Stored data.
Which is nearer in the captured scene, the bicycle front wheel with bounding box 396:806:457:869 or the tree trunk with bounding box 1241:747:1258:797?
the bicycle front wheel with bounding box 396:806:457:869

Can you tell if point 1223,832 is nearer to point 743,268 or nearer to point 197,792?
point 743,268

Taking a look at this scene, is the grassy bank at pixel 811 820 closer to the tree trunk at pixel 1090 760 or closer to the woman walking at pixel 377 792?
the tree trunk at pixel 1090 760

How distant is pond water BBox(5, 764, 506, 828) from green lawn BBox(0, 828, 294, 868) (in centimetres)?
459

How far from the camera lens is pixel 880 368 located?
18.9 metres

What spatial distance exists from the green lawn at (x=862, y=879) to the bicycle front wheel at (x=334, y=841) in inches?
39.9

Directive. Reproduce every one of the rows above verbatim, without altering any word, figure, or punctuation mark.

Expected output.
Which is nearer in the captured scene, the bicycle front wheel with bounding box 396:806:457:869 or the tree trunk with bounding box 1241:747:1258:797?
the bicycle front wheel with bounding box 396:806:457:869

Can you tell if point 1223,832 is nearer to point 743,268 or nearer to point 197,792?
point 743,268

Taking a look at this scene, is the grassy bank at pixel 811 820 closer to the tree trunk at pixel 1090 760 or closer to the woman walking at pixel 377 792?
the tree trunk at pixel 1090 760

How distant is pond water BBox(5, 764, 506, 828) from green lawn BBox(0, 828, 294, 868) (in centimetres)?
459

How far from the camera lens is pixel 880 368 located?
18.9 metres

What spatial distance exists from the green lawn at (x=862, y=879) to the bicycle front wheel at (x=334, y=841) in inches?
39.9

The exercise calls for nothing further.